Er hob es auf und las nochmals, ob er die Nachricht richtig verstanden hatte, aber es blieb dabei. Dazu war ein Bild der Frau von nebenan und ihrer Tochter angefügt, wie sie sein Haus verließen. Er rief umgehend seinen Großvater an.
"Muyang, wir wissen schon alles. Du musst nicht viel erklären, ich bin nur froh, dass du endlich nachgegeben hast und dir eine Frau genommen hast. Junge, du hast sogar meine Erwartungen übertroffen und mir ein Enkelkind beschert. Jetzt kann ich meinen Ahnen nach meinem Tod würdig gegenübertreten."
"Es ist nicht mein Kind", entgegnete er unmissverständlich.
"Denk nicht einmal daran, es abzustreiten. Du hast die arme Chi schon genug geschädigt, indem du sie nicht geheiratet hast, obwohl sie dein Kind bekommen hat. Du kannst unsere Familie nicht beschämen, indem du es leugnest. Allein schon auf den Bildern kann ich sehen, dass das Kind ein Jun ist – sie hat unsere Nase."

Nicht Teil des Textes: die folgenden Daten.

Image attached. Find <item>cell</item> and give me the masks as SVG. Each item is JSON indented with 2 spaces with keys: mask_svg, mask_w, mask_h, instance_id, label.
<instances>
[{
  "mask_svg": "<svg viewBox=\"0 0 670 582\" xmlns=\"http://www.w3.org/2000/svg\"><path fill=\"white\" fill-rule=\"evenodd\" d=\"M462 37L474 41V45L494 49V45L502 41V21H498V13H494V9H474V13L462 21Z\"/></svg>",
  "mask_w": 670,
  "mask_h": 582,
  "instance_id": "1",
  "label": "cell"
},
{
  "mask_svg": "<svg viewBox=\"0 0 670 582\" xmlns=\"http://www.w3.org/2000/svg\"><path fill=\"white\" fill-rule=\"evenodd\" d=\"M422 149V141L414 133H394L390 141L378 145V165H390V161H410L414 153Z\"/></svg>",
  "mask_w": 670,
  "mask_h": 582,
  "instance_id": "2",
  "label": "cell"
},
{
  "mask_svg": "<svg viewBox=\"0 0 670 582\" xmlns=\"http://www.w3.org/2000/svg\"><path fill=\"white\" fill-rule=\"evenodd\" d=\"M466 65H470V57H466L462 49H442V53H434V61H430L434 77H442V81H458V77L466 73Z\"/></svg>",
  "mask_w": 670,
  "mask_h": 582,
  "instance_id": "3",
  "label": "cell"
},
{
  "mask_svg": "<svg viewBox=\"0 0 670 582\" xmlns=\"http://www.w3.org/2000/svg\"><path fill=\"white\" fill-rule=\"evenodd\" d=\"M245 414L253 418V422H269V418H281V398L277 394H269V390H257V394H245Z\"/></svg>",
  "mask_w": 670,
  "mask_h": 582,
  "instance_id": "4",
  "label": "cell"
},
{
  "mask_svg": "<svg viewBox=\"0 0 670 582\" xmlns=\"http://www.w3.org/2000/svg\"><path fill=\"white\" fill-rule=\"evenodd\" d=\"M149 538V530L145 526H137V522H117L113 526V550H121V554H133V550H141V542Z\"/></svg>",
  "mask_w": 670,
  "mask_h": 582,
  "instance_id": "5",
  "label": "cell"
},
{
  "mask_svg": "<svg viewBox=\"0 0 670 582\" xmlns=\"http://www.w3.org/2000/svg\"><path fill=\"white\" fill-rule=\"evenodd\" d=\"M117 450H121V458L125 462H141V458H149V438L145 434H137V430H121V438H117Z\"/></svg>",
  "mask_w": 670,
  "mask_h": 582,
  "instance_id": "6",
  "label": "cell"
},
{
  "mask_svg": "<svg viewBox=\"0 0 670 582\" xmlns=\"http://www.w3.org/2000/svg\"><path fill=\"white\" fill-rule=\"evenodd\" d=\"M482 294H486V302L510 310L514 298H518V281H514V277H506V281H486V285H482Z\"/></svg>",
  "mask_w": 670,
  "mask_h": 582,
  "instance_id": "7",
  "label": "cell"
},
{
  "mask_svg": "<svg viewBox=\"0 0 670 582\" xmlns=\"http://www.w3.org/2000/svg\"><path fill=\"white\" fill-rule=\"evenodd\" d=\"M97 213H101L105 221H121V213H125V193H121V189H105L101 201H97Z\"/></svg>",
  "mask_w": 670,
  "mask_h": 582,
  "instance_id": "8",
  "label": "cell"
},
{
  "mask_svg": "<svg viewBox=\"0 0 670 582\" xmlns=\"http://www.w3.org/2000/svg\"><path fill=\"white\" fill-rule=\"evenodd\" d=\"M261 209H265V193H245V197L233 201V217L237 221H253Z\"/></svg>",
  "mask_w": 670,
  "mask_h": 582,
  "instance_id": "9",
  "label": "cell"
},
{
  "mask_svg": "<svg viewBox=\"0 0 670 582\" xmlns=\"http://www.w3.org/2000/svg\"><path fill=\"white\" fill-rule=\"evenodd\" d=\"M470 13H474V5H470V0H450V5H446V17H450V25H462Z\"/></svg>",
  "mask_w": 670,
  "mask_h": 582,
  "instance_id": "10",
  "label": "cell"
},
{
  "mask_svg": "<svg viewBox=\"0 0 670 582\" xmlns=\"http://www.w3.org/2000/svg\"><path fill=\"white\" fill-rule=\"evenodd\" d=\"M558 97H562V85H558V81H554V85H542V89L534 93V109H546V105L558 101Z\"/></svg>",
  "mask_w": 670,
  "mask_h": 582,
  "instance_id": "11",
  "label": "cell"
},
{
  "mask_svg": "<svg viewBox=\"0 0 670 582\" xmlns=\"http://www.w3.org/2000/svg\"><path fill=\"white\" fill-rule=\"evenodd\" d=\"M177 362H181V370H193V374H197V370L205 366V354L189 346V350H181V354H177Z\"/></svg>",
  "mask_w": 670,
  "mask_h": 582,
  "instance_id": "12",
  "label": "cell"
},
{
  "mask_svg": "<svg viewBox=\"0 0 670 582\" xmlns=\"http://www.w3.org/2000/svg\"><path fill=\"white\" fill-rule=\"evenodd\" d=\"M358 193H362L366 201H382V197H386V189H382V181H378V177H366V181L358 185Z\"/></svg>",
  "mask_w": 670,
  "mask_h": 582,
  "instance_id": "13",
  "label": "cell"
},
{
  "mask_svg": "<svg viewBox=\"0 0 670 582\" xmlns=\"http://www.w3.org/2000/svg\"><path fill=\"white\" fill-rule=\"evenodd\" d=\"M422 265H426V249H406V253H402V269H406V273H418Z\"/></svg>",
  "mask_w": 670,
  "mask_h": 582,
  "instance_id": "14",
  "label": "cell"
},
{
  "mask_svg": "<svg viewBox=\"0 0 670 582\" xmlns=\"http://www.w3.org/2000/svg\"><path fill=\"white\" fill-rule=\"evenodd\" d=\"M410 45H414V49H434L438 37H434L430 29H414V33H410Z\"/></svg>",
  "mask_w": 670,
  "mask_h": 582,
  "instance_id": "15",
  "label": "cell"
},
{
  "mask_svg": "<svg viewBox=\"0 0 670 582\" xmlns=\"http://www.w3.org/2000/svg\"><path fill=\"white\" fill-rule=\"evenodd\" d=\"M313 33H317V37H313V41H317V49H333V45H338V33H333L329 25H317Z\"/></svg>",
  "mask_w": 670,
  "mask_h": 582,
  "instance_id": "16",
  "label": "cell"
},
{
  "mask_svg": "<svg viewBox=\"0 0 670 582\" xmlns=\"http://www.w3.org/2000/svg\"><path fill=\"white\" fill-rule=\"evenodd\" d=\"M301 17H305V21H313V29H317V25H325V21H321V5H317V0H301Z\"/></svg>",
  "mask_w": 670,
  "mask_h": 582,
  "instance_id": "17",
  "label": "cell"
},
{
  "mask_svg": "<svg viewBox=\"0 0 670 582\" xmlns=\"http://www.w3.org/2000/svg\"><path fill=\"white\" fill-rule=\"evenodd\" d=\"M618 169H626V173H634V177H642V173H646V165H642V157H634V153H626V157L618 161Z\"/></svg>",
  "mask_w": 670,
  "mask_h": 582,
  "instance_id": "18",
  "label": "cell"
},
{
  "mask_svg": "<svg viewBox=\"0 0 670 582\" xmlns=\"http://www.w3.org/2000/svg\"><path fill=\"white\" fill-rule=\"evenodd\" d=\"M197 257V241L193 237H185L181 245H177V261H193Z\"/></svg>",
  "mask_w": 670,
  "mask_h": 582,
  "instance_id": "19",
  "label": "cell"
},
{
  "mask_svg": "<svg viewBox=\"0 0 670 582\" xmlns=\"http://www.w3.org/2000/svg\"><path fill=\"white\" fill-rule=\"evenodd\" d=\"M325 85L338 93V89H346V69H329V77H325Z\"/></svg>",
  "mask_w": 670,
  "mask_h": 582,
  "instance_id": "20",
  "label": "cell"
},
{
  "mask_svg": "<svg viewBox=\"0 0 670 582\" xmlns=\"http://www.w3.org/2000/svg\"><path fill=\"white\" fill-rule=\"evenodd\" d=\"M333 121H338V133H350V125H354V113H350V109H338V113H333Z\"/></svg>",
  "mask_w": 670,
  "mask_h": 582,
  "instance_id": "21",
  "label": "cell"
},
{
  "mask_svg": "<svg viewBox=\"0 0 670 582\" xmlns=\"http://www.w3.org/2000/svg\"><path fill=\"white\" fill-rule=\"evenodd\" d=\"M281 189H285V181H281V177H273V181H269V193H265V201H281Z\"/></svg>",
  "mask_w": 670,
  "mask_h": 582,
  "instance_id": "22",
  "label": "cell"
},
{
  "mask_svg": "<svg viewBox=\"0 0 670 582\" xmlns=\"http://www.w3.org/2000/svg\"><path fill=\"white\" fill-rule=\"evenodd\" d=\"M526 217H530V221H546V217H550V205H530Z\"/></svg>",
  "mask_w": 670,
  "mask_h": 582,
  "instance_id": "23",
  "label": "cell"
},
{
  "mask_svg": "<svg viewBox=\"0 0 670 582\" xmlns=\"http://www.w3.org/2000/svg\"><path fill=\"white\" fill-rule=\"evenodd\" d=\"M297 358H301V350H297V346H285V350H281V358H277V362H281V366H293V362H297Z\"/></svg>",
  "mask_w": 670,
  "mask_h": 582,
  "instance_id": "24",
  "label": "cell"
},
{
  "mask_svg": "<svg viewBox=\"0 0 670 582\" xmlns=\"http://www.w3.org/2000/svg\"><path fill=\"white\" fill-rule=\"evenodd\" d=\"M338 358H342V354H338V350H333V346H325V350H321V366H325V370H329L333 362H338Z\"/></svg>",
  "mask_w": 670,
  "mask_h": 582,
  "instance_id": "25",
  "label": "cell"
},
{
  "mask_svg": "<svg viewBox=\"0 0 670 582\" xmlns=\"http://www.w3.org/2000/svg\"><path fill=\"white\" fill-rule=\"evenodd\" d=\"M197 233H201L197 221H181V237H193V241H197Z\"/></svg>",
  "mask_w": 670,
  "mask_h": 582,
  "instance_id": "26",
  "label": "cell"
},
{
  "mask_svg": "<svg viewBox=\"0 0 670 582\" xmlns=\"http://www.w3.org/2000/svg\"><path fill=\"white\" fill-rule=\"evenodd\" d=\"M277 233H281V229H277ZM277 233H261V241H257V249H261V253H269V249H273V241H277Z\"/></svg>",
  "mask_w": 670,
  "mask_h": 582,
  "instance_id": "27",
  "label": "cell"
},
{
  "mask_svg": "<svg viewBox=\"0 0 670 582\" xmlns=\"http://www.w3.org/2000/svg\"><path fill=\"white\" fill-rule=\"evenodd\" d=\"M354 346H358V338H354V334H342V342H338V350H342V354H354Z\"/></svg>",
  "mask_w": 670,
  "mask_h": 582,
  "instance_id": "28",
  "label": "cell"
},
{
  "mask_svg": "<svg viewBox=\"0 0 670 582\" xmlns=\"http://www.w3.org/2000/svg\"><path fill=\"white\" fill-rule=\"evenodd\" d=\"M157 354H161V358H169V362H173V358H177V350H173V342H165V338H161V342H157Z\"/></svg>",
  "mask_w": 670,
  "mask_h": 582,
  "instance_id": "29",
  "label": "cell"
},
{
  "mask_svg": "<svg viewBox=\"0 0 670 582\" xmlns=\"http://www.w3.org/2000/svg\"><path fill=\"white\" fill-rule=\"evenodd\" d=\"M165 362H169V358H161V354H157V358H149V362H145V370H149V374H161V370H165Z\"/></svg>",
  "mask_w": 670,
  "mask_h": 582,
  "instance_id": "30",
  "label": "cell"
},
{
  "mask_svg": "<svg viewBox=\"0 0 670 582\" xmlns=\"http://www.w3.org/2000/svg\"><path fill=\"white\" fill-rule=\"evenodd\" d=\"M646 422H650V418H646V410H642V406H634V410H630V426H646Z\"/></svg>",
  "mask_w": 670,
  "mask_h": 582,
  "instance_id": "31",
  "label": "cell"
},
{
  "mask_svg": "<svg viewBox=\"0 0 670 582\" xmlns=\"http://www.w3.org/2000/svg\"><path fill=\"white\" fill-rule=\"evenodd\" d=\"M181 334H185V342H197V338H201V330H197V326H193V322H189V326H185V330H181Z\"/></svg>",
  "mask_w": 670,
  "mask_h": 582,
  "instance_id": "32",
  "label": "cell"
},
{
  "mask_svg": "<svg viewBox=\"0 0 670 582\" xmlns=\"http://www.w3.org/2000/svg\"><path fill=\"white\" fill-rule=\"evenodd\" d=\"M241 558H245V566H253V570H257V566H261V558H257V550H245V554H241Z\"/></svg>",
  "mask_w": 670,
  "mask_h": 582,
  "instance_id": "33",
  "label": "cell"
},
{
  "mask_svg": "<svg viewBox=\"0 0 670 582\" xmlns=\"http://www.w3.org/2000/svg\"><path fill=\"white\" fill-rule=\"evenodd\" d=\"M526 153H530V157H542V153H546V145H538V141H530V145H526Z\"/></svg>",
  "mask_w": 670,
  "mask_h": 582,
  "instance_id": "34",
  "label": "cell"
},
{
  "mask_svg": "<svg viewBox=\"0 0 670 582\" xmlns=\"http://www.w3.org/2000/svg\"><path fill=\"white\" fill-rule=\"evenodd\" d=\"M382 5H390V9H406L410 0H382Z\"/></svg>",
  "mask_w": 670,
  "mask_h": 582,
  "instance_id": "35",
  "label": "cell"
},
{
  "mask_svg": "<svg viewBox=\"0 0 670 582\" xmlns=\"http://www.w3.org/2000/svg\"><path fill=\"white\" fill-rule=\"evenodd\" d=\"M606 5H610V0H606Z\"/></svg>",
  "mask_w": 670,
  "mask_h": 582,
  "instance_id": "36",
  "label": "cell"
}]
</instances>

"Alter Mann, ich denke, du verlierst deine Sehkraft. Pass besser auf dich auf, ich werde Wenzhe bitten, sofort einen Termin beim Hausarzt zu vereinbaren. Ich habe andere Dinge zu erledigen."
Damit legte er auf und rief Wenzhe zu sich. Die einzige Person in seinem Umfeld, die seiner Familie Informationen geben könnte, war seine Sekretärin.
"Wenzhe, woher hat mein Großvater ein Bild von der Nachbarin, das zeigt, wie sie mein Haus verlässt?"
Wenzhe, der in diesem Fall unschuldig war, war sehr schockiert, als er die Frage hörte. "Ich bin es nicht, junger Meister. Ich schwöre es bei meiner Familie."
Jun Muyang trommelte nachdenklich mit den Fingern auf seinem Schreibtisch. Dann griff er zum Telefon. Das Bild, das sein Großvater geschickt hatte, war professionell bearbeitet; das konnte nicht Wenzhes Werk sein.
Er öffnete Weibo und sah, dass sein Name an vierter Stelle der Trends stand. Er ging zur naheliegenden Quelle des jüngsten Klatsches im Reich, dem Mighty Little Peepstar. Und tatsächlich hatte der Mighty Little Peepstar gepostet: [Traurige Nachrichten für die Alleinstehenden des Imperiums: Gerüchte besagen, dass der umwerfende Professor, Milliardär und CEO Jun Muyang nicht mehr zu haben ist. Die glückliche Frau ist niemand anderes als Lady Chi Lian aus der untergegangenen Familie Chi. Vielleicht haben die Chis doch noch ihr Aschenputtel hervorgebracht.]
Unter dem Beitrag befand sich ein Bild von Chi Lian, wie sie Jun Muyangs Haus mit Mei-Mei im Arm verließ. Auf einem weiteren Bild stand Jun Muyang sehr nahe bei Chi Lian im Haus. Ihre Gesichter waren so nah, dass es beinahe wie ein intimer Moment aussah.
Dieser verdammte Paparazzo! Er schlug mit der Faust auf den Tisch. "Wenzhe", rief er barsch, "durchsuche mein Haus nach Wanzen."